=== Begin Enclosure ===

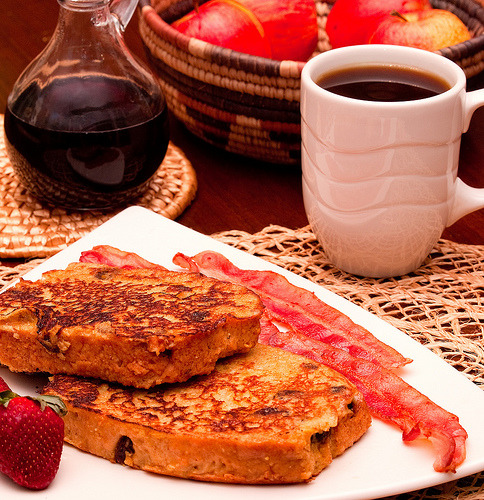 (via Walter_Ezell) French toast made with buttermilk, cinnamon and home-made raisin bread, cooked in butter and drenched with cranberry-maple syrup.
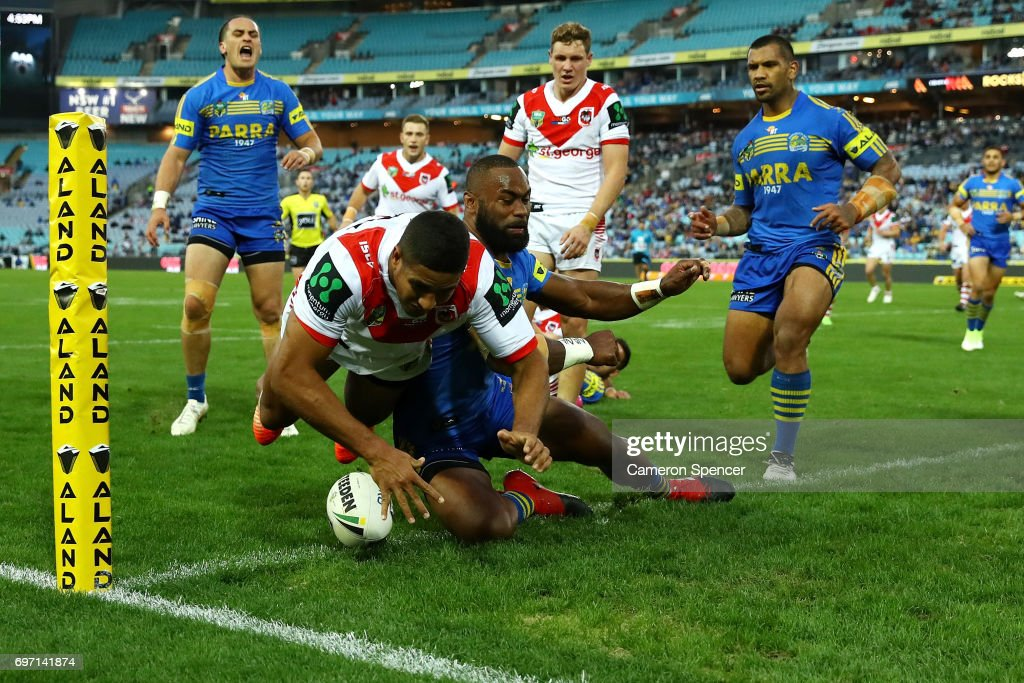 Nene MacDonald of the Dragons scores a try during the round 15 NRL match between the Parramatta Eels and the St George Illawarra Dragons at ANZ Stadium on June 18, 2017 in Sydney, Australia.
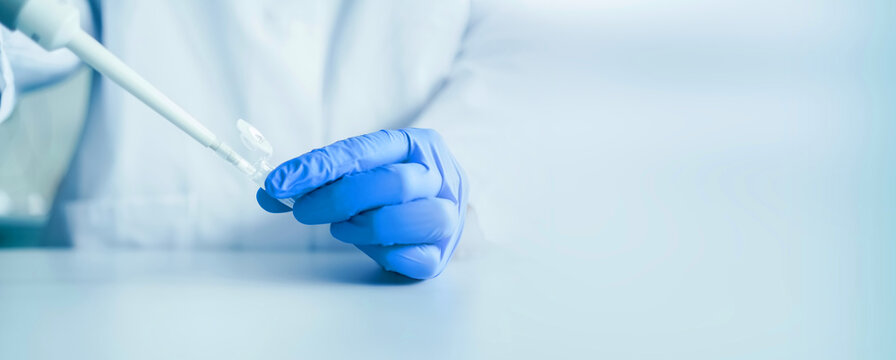 Hands of a scientist who works with pipette and a test tube. Research technician in the genetic laboratory. medical and research banner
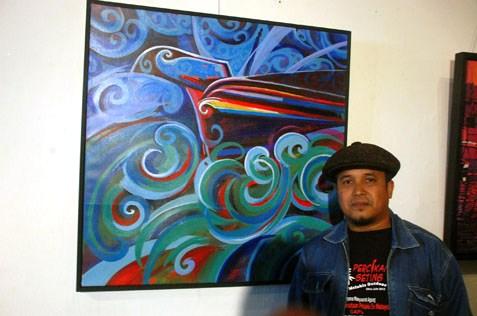 Hamidon Ahmed with his painting Awan Larat di Kuala Tumpat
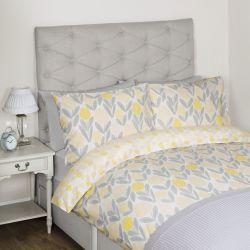 conjunto de ropa de cama con flores amarillas y grises de diseño
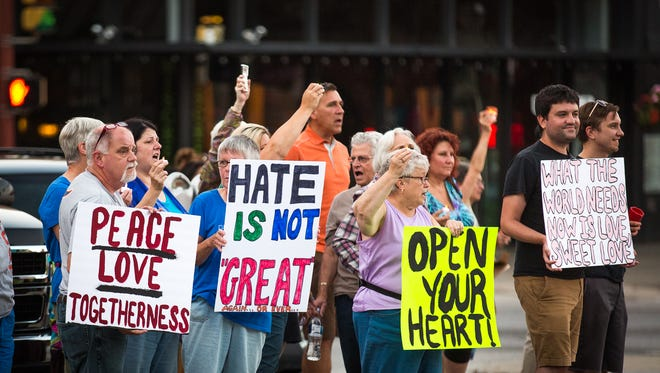 "Dozens gathered in downtown Hanover for the ""Hate Has No Home In Hanover"" peace vigil on Sunday, August 13, 2017 in the Hanover square. The vigil was held in solidarity of the victims of the Charlottesville protests and stood against hate."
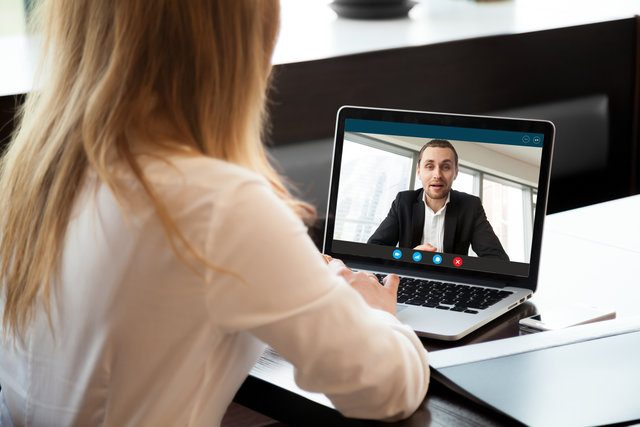 Woman attending a virtual meeting from home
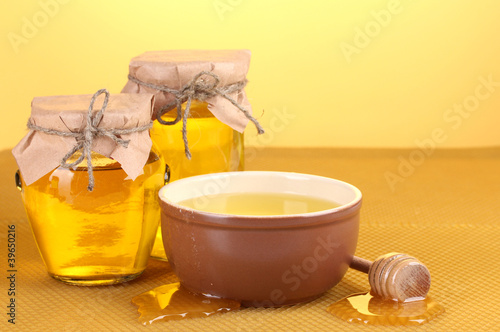 Jars of honey, bowl and wooden drizzler with honey
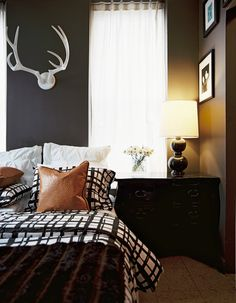 Bedroom Photo - A black lamp on a bedside table beside black-and-white bedding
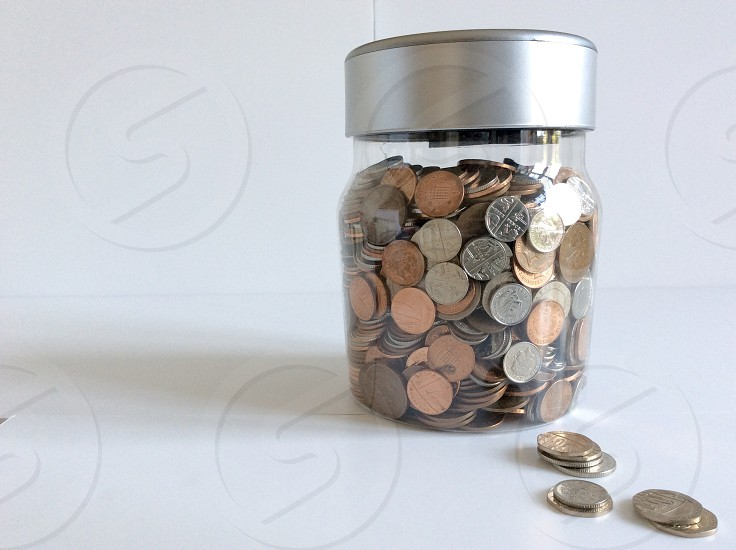 A jar of spare change sits against a white background photo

=== End Enclosure ===

## WHAT THE EXERCISE ASKS
Down to the last line, reproduce the material above exactly; skip its images.

## RESPONSE TO THIS EXERCISE
 (via Walter_Ezell) French toast made with buttermilk, cinnamon and home-made raisin bread, cooked in butter and drenched with cranberry-maple syrup.
 Nene MacDonald of the Dragons scores a try during the round 15 NRL match between the Parramatta Eels and the St George Illawarra Dragons at ANZ Stadium on June 18, 2017 in Sydney, Australia.
 Hands of a scientist who works with pipette and a test tube. Research technician in the genetic laboratory. medical and research banner
 Hamidon Ahmed with his painting Awan Larat di Kuala Tumpat
 conjunto de ropa de cama con flores amarillas y grises de diseño
 "Dozens gathered in downtown Hanover for the ""Hate Has No Home In Hanover"" peace vigil on Sunday, August 13, 2017 in the Hanover square. The vigil was held in solidarity of the victims of the Charlottesville protests and stood against hate."
 Woman attending a virtual meeting from home
 Jars of honey, bowl and wooden drizzler with honey
 Bedroom Photo - A black lamp on a bedside table beside black-and-white bedding
 A jar of spare change sits against a white background photo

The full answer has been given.